From sedentary to walker: How to get off to a smooth start

Starting from scratch? Don't panic! Our progressive program for real beginners.

Equipe NevoMove · · 2 min
From sedentary to walker: How to get off to a smooth start

No judgement

If you're reading this, you've already taken the first step (metaphorically). That's the hard part. The rest is method.

The starting point

Evaluate yourself

How many steps do you currently take effortlessly? 2000? 3000? That's your base. We'll start from there.

Set a realistic goal

If you take 2,000 steps, don't aim for 10,000 tomorrow.
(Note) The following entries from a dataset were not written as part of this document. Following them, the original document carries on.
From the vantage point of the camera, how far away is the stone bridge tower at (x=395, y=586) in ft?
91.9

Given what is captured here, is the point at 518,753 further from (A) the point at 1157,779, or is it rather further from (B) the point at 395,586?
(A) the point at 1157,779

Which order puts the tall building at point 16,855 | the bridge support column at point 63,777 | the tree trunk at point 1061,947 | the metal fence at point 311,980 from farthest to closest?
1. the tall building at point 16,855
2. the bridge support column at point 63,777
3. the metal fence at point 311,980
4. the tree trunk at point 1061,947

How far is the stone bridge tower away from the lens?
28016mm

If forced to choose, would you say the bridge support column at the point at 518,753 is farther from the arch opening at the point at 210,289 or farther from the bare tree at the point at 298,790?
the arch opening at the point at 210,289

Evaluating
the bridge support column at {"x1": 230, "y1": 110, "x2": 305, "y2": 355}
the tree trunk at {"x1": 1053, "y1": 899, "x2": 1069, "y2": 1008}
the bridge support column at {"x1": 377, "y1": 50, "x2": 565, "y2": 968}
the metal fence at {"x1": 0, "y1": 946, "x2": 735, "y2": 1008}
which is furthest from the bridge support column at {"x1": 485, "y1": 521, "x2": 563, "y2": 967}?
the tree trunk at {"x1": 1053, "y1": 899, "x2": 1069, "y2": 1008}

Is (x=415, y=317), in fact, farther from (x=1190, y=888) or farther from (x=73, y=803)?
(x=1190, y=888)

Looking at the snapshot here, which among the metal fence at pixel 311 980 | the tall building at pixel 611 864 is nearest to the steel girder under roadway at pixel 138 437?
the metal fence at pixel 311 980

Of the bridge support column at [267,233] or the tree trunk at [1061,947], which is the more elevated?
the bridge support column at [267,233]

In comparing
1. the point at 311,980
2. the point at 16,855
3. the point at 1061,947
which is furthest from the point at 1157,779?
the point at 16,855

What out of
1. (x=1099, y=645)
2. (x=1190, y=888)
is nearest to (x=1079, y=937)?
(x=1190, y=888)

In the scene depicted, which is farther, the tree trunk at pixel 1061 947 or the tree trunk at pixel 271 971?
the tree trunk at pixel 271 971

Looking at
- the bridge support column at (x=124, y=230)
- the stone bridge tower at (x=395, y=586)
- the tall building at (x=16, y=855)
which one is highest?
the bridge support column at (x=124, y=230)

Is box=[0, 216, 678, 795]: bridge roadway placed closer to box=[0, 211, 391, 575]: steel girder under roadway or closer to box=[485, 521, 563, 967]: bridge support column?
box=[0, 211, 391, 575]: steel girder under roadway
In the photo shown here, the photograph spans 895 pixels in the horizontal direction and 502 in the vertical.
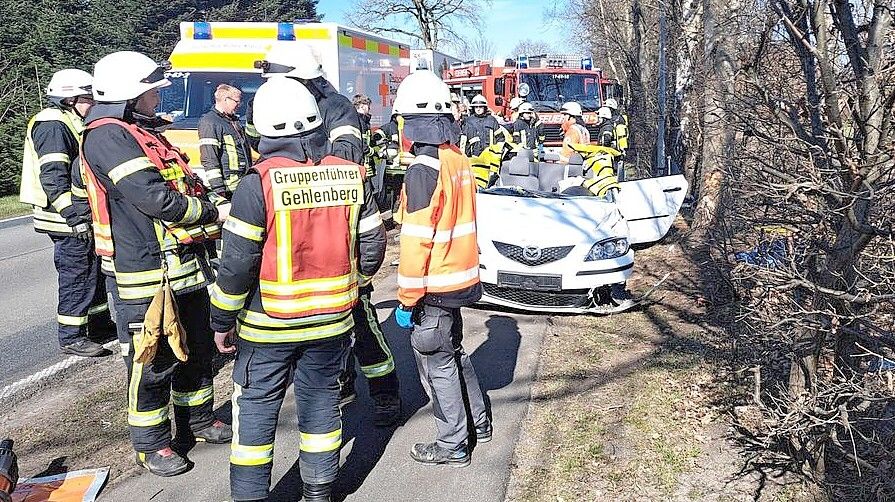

Aim for 3000. Then 4000. Progress slowly.

The 8-week program

Week 1-2: Habit

  • Objective**: +1000 steps per day compared with your baseline
  • How**: A short 10-minute walk
  • Focus**: Create routine, not performance

Week 3-4: The increase

  • Goal**: +2000 steps over your baseline
  • How**: 15-20 minutes walking
  • Focus**: Regular, every day

Week 5-6: Consolidation

  • Goal**: +3000 steps (reaching 5000-6000)
  • How**: 25-30 minutes walking
  • Focus: The pleasure begins to appear

Week 7-8: Acceleration

  • Goal**: Approach 8000-10000 steps
  • How**: 30-45 minutes of walking
  • Focus**: You're a walker now

Pitfalls to avoid

Too fast, too early

The body needs time to adapt. Sore muscles are discouraging.

Comparing yourself to others

The NevoMove ranking is good. But in the beginning, focus on yourself.

Waiting for motivation

Motivation comes AFTER the action. Put on your shoes, get out the door. The rest follows.

When the going gets tough

A lazy day

Do at least 5 minutes. Often, once you're outside, you keep going.

Bad weather

Shopping mall, office corridors, walking on the spot in front of the TV.

Pain

Distinguish between aches (normal) and pains (rest necessary).

The final word

In 8 weeks' time, you'll look back and you won't believe it. The sedentary "you" will be a distant memory.